あまりにも好き過ぎて、リリースからこの10年、飽きることなくひたすら聞き続けてきました^^
リリース当時、本作は特にシングルカットされたわけでもなく、あくまでコンピCDの1曲に過ぎませんでした。
だから「霧のベイカー街」原曲ファンでさえ、このダンスカバーの存在を知らない方々が多いはず。
そこで、この傑作カバーを広く知ってもらいたいなぁと思い、リリックビデオ第4弾として動画制作に取り組んだのでした。
都会砂漠の敗者たち
シャーロック・ホームズゆかりの地であるベイカー街。
古くから高級住宅街として知られ、現在は商業施設が立ち並んでいます。
そんな都会に憧れて野望を抱きつつ、奮闘しながら夢破れた者の姿を、第三者的な視点から描いたのが「霧のベイカー街」
華やかながらも、報われない都市生活でのやるせない閉塞感。
その光と陰を、艶やかながらも切ないサックスの音色がかきたてます。
歌の最後では、敗者のように生まれ故郷へ帰る主人公のイメージが歌われています。
それがこのリリックビデオを制作する上でのコンセプトになりました。
夕陽を背に、傷心を抱えながら都会から逃亡しようとする者の姿を描こうと。
動画制作で特にこだわったのは、冒頭のイントロです。
映画とか海外ドラマのようなドラマティックな作りにしたくて、映像を徐々にフェードインさせたり、参加アーティスト達のクレジット演出を入れたり。
7分半あるサウンドをフルに使いたかったんですが、最初の1分半をやむなくカットしたのも、動画冒頭を効果的に見せるためでした。
交通ルールを無視した動画
この動画のとある部分は、見る人たちの出生国によって見方が分かれるでしょう。
それは日本人には当たり前の感覚なのだけど、多くの外国人にとって違和感を覚えること。
何だかわかりますか?
車両が左側通行なんです!
なのでアメリカやヨーロッパ、中国などの人々が目にすれば、交通ルールを無視しているかのように映るかもしれませんね^^
でもベイカー街のあるイギリスは左側通行だから、これでOKというわけ!
そもそも右ハンドル左側通行というコンセプト自体、イギリス発祥ですからね。
コモンウェルス(=かつて大英帝国の領土)であるオーストラリア、インド、南アフリカ等も同様です。

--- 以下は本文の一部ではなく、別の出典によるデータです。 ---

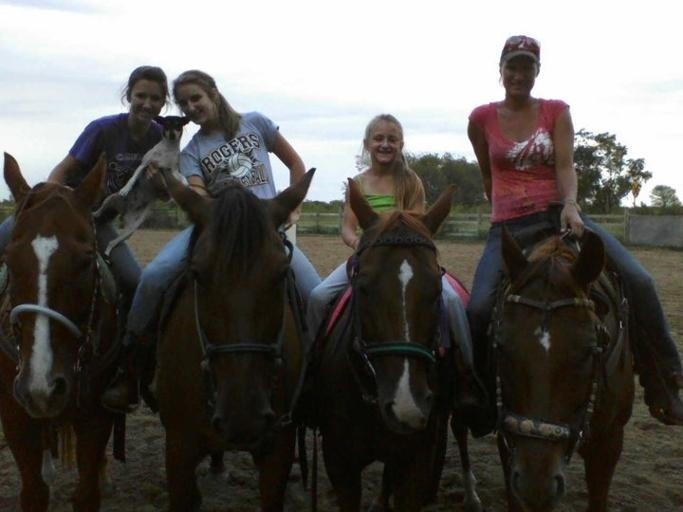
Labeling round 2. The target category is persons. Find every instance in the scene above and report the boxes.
[101,71,322,416]
[306,113,485,413]
[467,34,681,437]
[0,66,168,413]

そんなことよりはるかに壮大な間違いが、この動画の中にあります。
ベイカー街に限らず、ロンドンという大都市自体、こんな壮大で超近代的な街並みじゃないわけでして^^
この動画のロケーションは、ちょうどドバイを思わせますね。
ま、大都会に憧れる者の都会像を形にしたらこうなったとお考えください^^
1位を逃した名曲とカバー曲
Gerry Rafferty ジェリー・ラファティー
「霧のベイカー街」はAOR(大人向けロック)の歴史的名盤として、今でも世界中で愛聴され続けています。
そのオリジナルを歌っているのが、スコットランド出身のシンガーソングライター、ジェリー・ラファティーです。
1978年にリリースされ、全英では3位、全米では2位のミリオンセラーという大成功を収めています。
「1位を逃した名曲」が代名詞ですが、カナダやオーストラリア、南アフリカではしっかりNo1になりました。
この都会的でありながら味わい深いAORサウンドは、日本でもいまだに根強い人気を誇っています。
Undercover アンダーカバー
1992年、UK出身のポップバンド、アンダーカバーによってダンスカバーされました。
カイリー・ミノーグら大スターが続々と離脱していったイギリス随一のダンスポップレーベルPWLからリリースされ、同レーベルにとって起死回生となる全英2位に輝きました。
これでイギリス本国ではオリジナルのジェリー・ラファティーを超えるヒットになったわけですが、またしても「1位を逃した名曲」であることが運命づけられているかのような結果ですね。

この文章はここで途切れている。